Lévi-Strauss spiegava che l’errore occidentale sull’evoluzione, fosse quello di considerarla solo in relazione ai propri parametri. Non a caso, fino a buona parte del secolo scorso, l’Occidente ha voluto vedere nella propria superiorità di tecniche e tecnologie belliche, una superiorità culturale a tutto tondo. Dotandosi di ideologie per cui Dio, la natura o la dialettica storica, avrebbero investito la propria
cultura del compito di redimere e civilizzare culture considerate inferiori, ha di fatto trovato il modo per giustificare stragi, depredazioni e sottomissioni, facendo uso della propria oltremodo efficiente capacità di portare morte e distruzione.
Ne consegue che il grado d’evoluzione di una cultura sia stato per l’Occidente direttamente proporzionale alla sua capacità bellica. Così gli spagnoli, in nome della cristianità, hanno quasi sterminato gli aztechi. Così le potenze occidentali, in nome della civilizzazione, hanno sottomesso colonizzato popolazioni e territori di mezzo mondo. Così le stesse potenze sono intervenute militarmente, in nome della democrazia, ovunque i propri interessi rischiassero di essere danneggiati.
Pur cercando di rimanere distanti da banalizzazioni alla
Defou e demonizzazioni esagerate,
rispetto alla capacità di portare pace, che grado d’evoluzione avrebbe la cultura occidentale?
L’Occidente, nei confronti del resto del mondo, ha sempre cercato di mascherare, anche un po’ goffamente, un atteggiamento di fatto prepotente.
Autoproclamatosi “sceriffo del mondo”, ha arbitrariamente imposto le proprie regole, ad esempio stabilendo chi potesse utilizzare l’energia nucleare e chi no, abbassando la cresta solo di fronte a potenze asiatiche di calibro rilevante. Ha mosso guerra contro Paesi accusati di possedere quelle armi di distruzione di massa che lui stesso possiede e più volte ha utilizzato: in Iraq, gli americani le stanno ancora cercando…
Con la formazione degli Stati nazionali, popoli da sempre nomadi si sono ritrovati ovunque
stranieri e popoli non abbastanza forti militarmente, come i Curdi, si sono visti smembrare i territori abitati fra più Stati. Al termine della Seconda Guerra Mondiale, le potenze vincitrici, sotto l’egida dell’ONU e su pressione sionista,
hanno perfino deciso la creazione ex novo dello Stato d’Israele in Palestina, regione geografica da secoli abitata da popolazione prevalentemente araba. Bocciate le alternative della creazione di uno Stato federale con due governi o di due Stati separati, le argomentazioni (a mio modestissimo parere, quasi assurde) a sostegno della creazione di un unico Stato israeliano furono storiche (regni israeliti erano presenti in Palestina in epoca pre-romana), religiose (in relazione alla biblica
Terra Promessa) e “compensative” (per le sofferenze patite a causa di più diaspore e dell’Olocausto). Risultato?

▸ **Consegna a**:
Aggiorna le righe dell'elenco comprese tra quella che contiene "Q: What is the time signature?" e la fine dell'elenco, estremi inclusi, sostituendo "time signature" con "meter" e lasciando invariato tutto il resto. Escludi le immagini dal risultato.
L'estratto qui sopra e l'elenco che segue sono materiali distinti e indipendenti.

▸ **Dati estratti da una raccolta**:

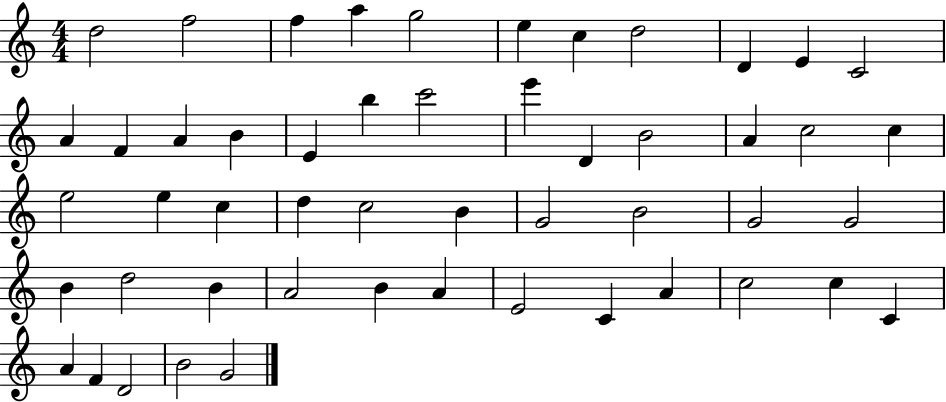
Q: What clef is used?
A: treble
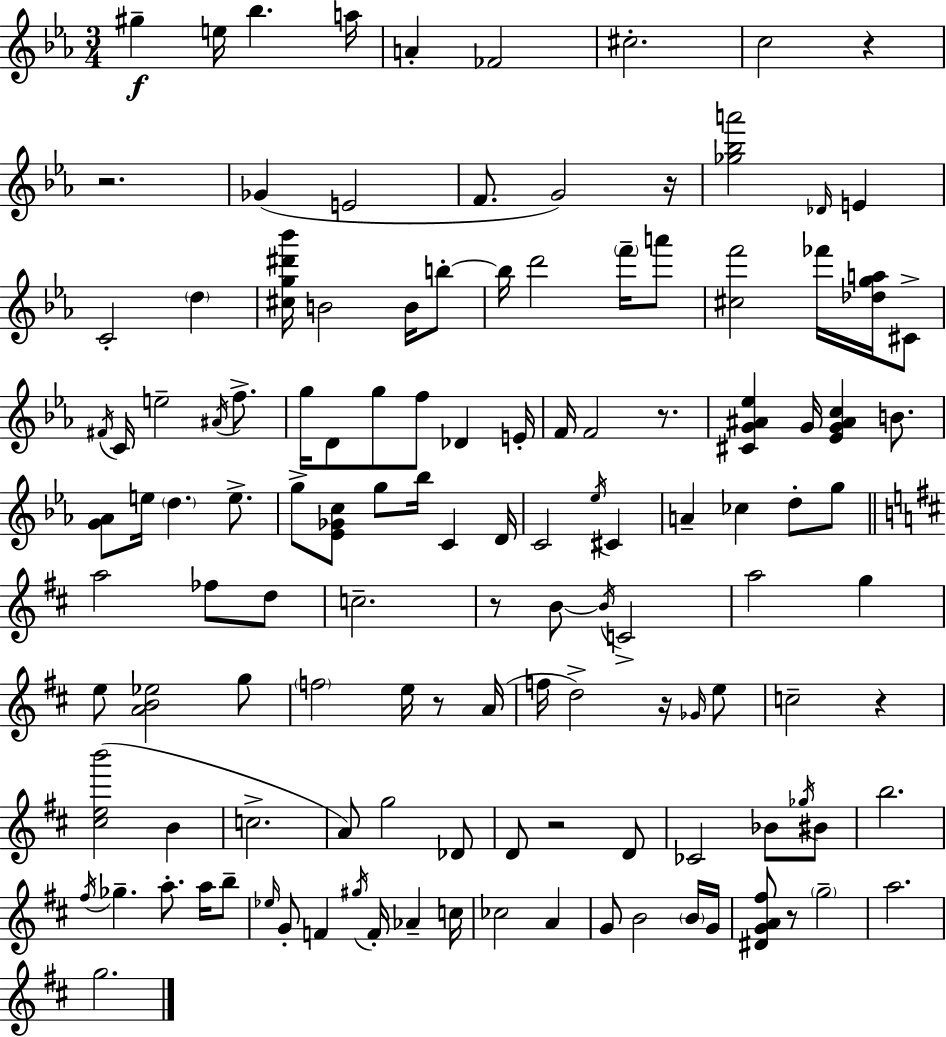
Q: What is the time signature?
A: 3/4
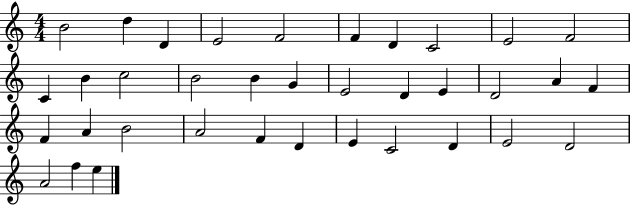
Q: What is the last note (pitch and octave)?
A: E5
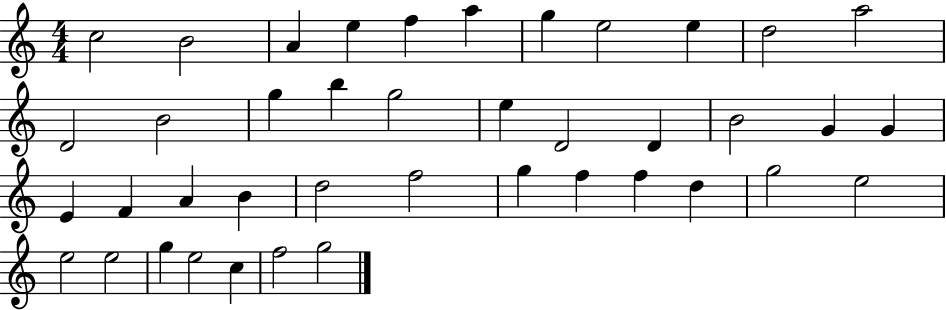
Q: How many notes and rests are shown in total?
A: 41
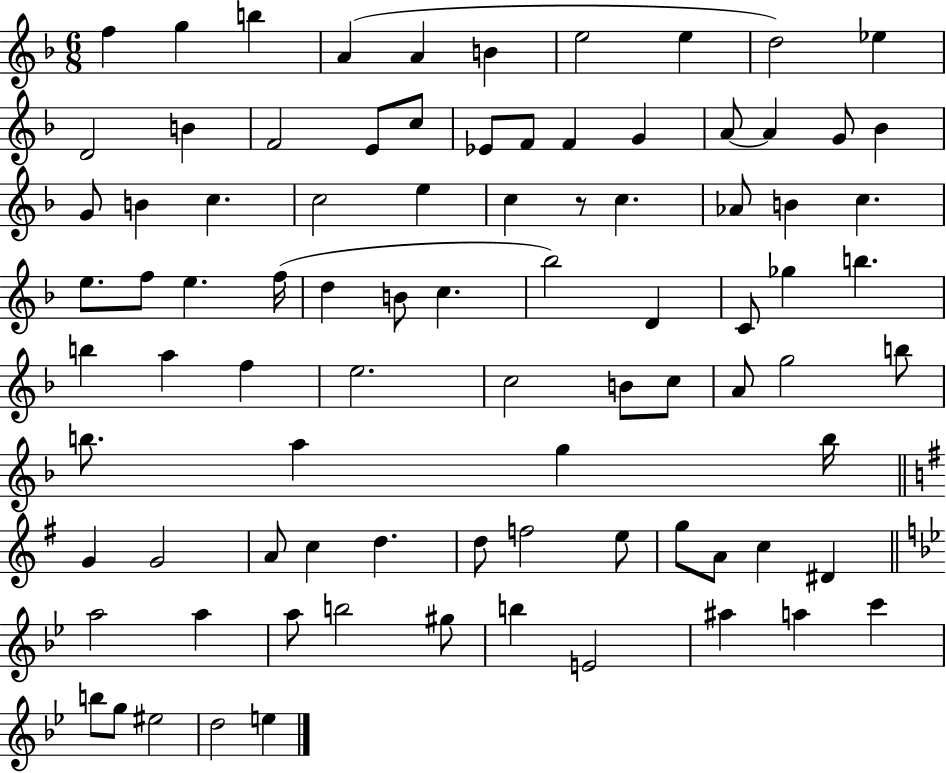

▸ **Consegna b**:
Riporta alla lettera il passo dell'estratto sull'Occidente compreso tra "Ne consegue che" e "la cultura occidentale?", estremi inclusi.

▸ **Risultato a**:
Q: What is the meter?
A: 3/4
Q: What is the last note (pitch and octave)?
A: E5
Q: How many notes and rests are shown in total?
A: 41

▸ **Risultato b**:
Ne consegue che il grado d’evoluzione di una cultura sia stato per l’Occidente direttamente proporzionale alla sua capacità bellica. Così gli spagnoli, in nome della cristianità, hanno quasi sterminato gli aztechi. Così le potenze occidentali, in nome della civilizzazione, hanno sottomesso colonizzato popolazioni e territori di mezzo mondo. Così le stesse potenze sono intervenute militarmente, in nome della democrazia, ovunque i propri interessi rischiassero di essere danneggiati.
Pur cercando di rimanere distanti da banalizzazioni alla
Defou e demonizzazioni esagerate,
rispetto alla capacità di portare pace, che grado d’evoluzione avrebbe la cultura occidentale?